_Task statement_
Search the material for "Draw" and copy each line in which it is found.

_Provided information_
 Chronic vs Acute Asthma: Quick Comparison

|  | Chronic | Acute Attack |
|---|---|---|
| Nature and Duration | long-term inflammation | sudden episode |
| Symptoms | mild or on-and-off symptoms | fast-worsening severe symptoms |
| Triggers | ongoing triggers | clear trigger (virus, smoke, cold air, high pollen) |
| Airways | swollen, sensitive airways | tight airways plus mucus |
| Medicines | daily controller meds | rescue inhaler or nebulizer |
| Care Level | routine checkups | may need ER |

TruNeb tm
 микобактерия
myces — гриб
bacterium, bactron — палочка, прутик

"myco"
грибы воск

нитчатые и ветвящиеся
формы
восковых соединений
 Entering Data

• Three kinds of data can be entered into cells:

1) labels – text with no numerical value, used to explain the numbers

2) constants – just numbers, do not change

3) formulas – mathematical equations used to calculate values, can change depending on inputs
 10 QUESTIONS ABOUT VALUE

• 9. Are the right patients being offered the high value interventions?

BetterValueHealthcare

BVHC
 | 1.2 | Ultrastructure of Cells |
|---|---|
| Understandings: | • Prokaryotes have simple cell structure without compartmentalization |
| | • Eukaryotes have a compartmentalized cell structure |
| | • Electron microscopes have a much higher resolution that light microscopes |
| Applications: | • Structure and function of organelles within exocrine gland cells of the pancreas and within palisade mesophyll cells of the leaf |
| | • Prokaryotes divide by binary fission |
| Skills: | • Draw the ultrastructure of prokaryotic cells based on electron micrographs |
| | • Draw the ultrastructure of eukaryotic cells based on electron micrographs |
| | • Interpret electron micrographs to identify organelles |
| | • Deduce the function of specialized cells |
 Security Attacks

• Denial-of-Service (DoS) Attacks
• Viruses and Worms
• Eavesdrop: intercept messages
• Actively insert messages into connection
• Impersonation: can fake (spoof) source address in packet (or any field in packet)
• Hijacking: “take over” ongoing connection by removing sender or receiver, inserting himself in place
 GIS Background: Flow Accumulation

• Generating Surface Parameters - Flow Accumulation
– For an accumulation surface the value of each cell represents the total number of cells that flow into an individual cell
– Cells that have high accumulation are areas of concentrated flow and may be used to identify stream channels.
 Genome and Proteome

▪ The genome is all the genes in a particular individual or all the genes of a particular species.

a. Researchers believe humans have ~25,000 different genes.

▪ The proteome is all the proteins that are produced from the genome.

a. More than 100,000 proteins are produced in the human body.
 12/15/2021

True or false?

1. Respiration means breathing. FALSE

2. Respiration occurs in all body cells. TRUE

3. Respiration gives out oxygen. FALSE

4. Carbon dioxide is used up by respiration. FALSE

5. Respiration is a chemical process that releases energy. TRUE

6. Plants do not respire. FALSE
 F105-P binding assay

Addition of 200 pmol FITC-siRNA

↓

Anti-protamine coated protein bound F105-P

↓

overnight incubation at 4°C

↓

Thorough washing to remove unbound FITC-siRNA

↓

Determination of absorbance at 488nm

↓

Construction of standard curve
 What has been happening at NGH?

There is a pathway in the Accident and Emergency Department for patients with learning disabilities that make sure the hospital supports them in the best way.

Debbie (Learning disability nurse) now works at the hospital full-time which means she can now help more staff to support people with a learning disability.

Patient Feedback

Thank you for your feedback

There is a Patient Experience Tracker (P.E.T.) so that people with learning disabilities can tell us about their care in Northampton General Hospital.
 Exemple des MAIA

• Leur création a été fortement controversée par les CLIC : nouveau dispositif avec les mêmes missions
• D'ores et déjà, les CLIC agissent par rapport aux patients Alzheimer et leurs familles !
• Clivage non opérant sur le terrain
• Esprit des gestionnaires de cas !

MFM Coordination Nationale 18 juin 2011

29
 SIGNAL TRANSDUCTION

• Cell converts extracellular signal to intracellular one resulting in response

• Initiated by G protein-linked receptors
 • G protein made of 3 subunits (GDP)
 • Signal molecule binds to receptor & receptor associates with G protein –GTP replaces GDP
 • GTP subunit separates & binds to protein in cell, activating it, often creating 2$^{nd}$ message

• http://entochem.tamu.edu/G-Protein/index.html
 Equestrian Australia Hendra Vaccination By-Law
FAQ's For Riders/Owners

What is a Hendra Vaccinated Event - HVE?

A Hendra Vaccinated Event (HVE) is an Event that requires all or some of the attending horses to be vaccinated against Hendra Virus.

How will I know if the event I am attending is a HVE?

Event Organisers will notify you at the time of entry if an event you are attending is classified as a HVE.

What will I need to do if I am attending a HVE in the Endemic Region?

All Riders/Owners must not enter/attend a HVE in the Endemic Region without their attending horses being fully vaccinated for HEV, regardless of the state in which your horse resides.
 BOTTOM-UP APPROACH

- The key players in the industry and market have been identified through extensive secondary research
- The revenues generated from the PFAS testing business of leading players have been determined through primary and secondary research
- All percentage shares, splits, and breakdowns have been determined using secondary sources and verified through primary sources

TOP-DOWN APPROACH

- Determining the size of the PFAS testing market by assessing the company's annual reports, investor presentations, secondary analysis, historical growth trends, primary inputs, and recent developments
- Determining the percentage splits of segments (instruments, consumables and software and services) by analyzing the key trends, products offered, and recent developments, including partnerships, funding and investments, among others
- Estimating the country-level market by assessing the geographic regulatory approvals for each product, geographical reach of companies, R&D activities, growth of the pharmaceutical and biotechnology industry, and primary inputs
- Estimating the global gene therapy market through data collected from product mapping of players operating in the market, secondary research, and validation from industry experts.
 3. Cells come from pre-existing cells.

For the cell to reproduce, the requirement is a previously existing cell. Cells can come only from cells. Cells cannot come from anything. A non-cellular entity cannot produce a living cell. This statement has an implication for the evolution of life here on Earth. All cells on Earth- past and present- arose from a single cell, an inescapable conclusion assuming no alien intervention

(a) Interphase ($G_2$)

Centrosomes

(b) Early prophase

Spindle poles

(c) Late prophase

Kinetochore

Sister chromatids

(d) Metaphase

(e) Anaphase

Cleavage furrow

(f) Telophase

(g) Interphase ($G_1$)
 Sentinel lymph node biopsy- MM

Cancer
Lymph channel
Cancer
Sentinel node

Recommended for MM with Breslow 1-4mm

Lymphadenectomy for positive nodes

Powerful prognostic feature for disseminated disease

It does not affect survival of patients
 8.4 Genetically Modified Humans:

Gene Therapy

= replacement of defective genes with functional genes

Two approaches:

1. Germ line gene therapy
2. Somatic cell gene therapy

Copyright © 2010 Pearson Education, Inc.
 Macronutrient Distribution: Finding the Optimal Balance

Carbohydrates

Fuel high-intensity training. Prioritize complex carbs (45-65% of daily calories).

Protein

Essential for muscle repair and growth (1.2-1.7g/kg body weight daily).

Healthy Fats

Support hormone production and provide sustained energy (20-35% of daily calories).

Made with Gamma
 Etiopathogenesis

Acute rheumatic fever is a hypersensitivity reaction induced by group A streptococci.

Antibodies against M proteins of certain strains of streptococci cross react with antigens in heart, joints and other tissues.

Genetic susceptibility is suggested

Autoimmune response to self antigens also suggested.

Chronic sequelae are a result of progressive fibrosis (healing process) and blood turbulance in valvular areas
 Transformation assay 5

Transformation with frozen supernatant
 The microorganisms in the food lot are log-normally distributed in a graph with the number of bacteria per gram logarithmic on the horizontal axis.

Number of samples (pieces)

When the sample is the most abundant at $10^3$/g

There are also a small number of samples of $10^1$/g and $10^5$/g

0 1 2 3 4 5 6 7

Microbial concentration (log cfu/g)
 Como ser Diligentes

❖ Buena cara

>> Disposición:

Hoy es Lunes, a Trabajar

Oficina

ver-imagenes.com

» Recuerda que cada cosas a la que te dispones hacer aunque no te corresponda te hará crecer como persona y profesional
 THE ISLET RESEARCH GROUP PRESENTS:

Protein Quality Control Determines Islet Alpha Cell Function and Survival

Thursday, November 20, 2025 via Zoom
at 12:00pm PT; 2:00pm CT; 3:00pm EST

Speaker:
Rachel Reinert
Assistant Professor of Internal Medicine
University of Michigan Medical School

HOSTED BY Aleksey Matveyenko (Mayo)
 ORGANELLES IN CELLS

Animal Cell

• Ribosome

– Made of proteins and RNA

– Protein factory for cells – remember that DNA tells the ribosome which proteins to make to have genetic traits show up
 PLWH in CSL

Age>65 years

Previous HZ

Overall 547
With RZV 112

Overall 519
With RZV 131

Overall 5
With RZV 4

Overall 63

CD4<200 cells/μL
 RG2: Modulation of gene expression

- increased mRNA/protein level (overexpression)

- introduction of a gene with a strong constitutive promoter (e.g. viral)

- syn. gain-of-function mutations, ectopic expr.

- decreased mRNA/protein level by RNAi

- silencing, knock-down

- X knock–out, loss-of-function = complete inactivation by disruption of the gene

_Task result_
| Skills: | • Draw the ultrastructure of prokaryotic cells based on electron micrographs |
| | • Draw the ultrastructure of eukaryotic cells based on electron micrographs |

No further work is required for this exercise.